→ **THE TASK**: The full listing, word for word and free of images, is the expected result.

→ **GIVEN ENTRIES**:
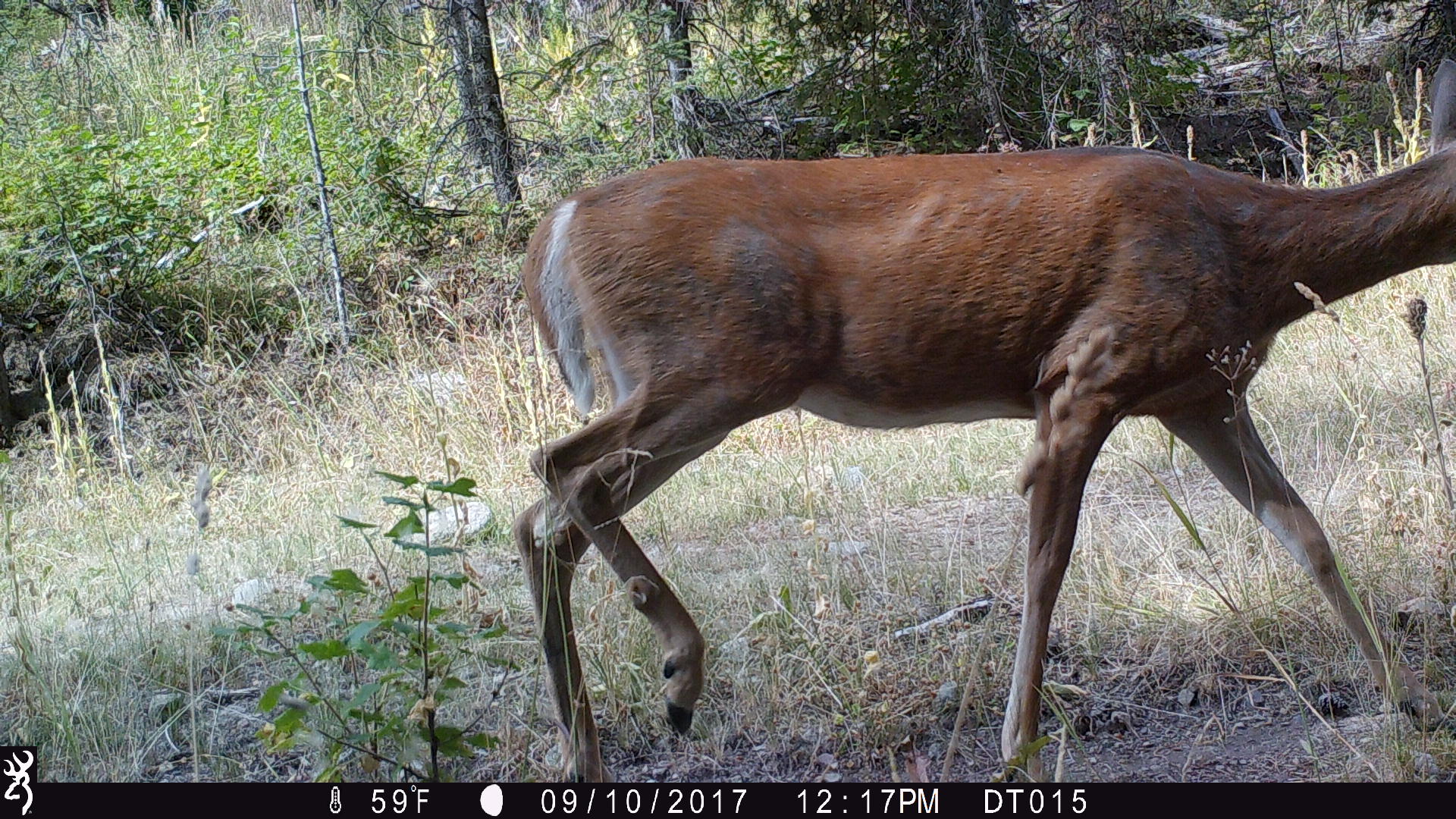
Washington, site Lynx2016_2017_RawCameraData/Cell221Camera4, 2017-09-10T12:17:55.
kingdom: Animalia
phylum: Chordata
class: Mammalia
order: Artiodactyla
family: Cervidae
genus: Odocoileus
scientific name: Odocoileus virginianus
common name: white-tailed deer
Odocoileus virginianus (white-tailed deer). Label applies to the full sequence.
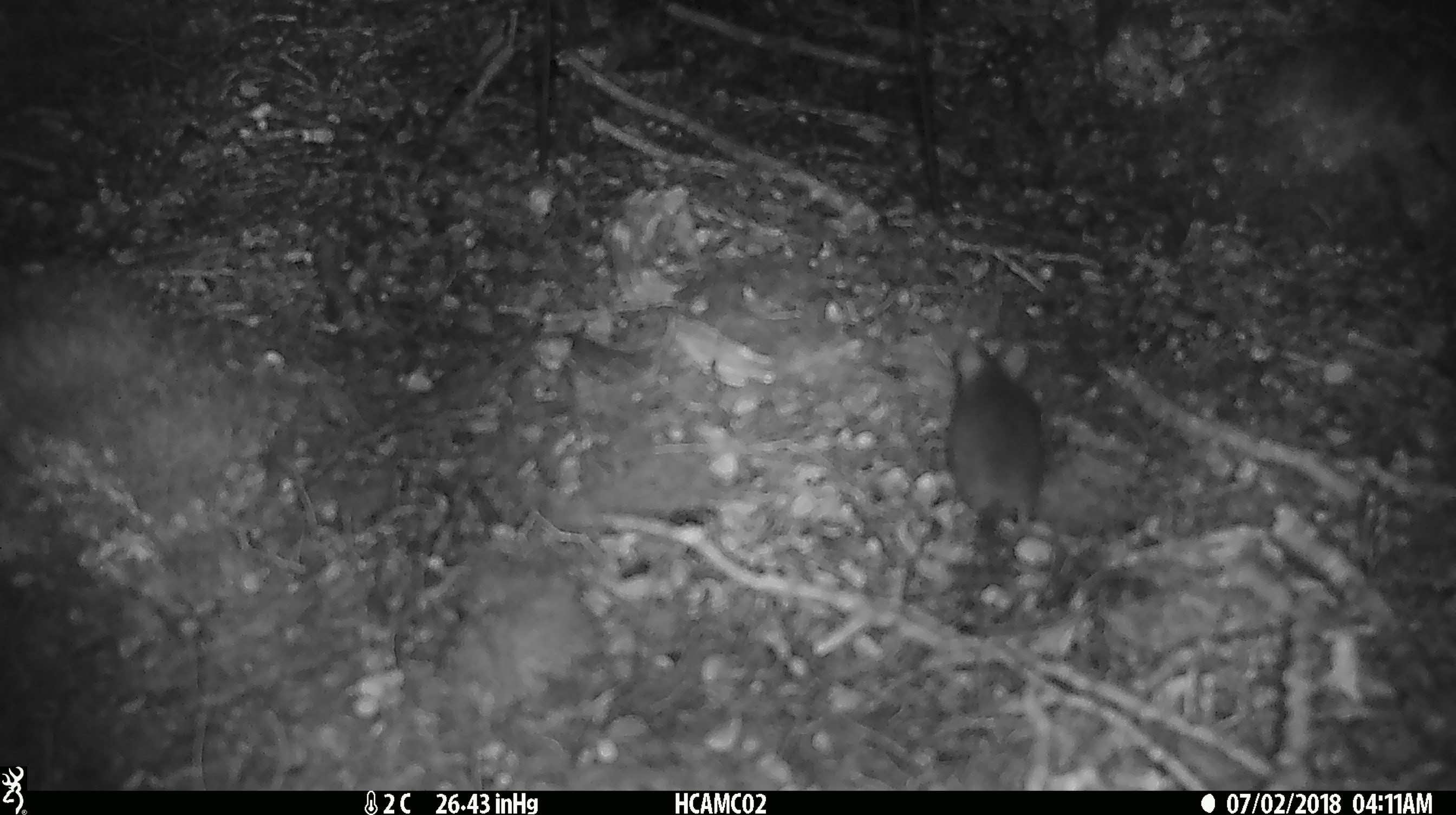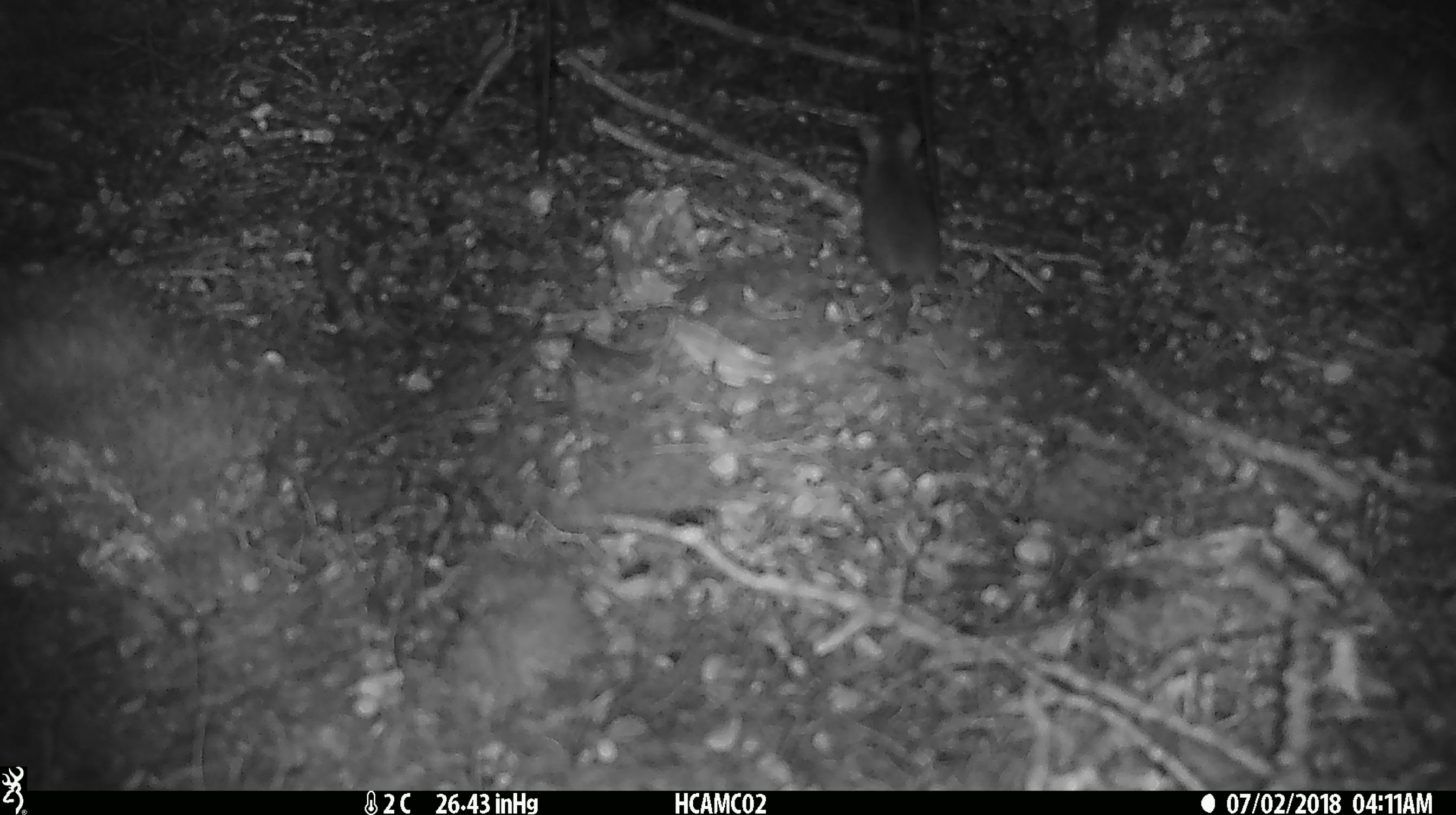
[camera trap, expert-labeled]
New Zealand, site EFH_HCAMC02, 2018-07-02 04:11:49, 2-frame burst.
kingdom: Animalia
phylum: Chordata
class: Mammalia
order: Rodentia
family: Muridae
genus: Mus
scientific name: Mus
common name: mouse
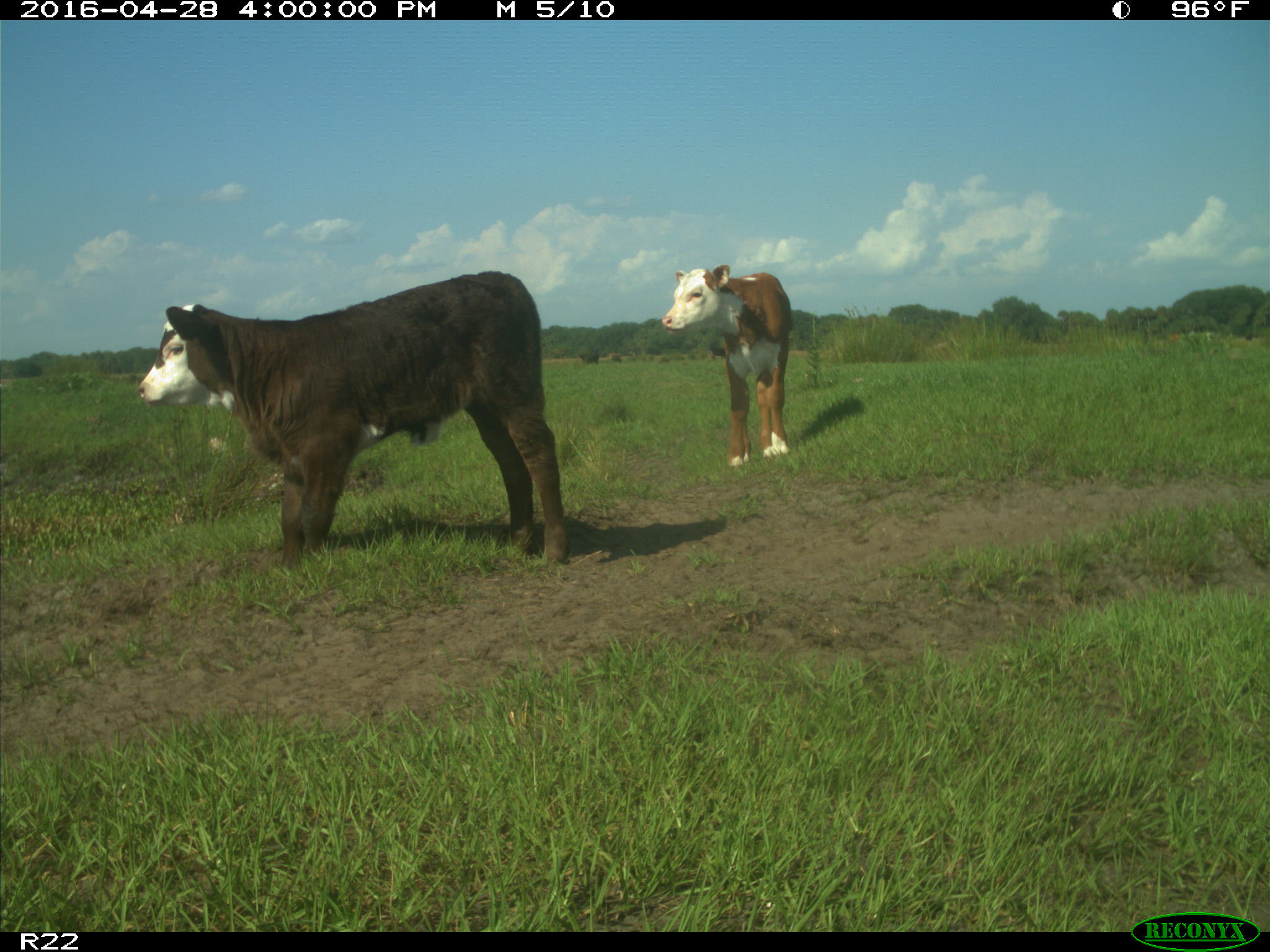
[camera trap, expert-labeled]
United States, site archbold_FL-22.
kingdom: Animalia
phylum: Chordata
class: Mammalia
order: Artiodactyla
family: Bovidae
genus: Bos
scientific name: Bos taurus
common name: domestic cow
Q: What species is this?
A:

→ **WRITTEN ANSWER**:
Washington, site Lynx2016_2017_RawCameraData/Cell221Camera4, 2017-09-10T12:17:55.
kingdom: Animalia
phylum: Chordata
class: Mammalia
order: Artiodactyla
family: Cervidae
genus: Odocoileus
scientific name: Odocoileus virginianus
common name: white-tailed deer
Odocoileus virginianus (white-tailed deer). Label applies to the full sequence.
[camera trap, expert-labeled]
New Zealand, site EFH_HCAMC02, 2018-07-02 04:11:49, 2-frame burst.
kingdom: Animalia
phylum: Chordata
class: Mammalia
order: Rodentia
family: Muridae
genus: Mus
scientific name: Mus
common name: mouse
[camera trap, expert-labeled]
United States, site archbold_FL-22.
kingdom: Animalia
phylum: Chordata
class: Mammalia
order: Artiodactyla
family: Bovidae
genus: Bos
scientific name: Bos taurus
common name: domestic cow
Q: What species is this?
A:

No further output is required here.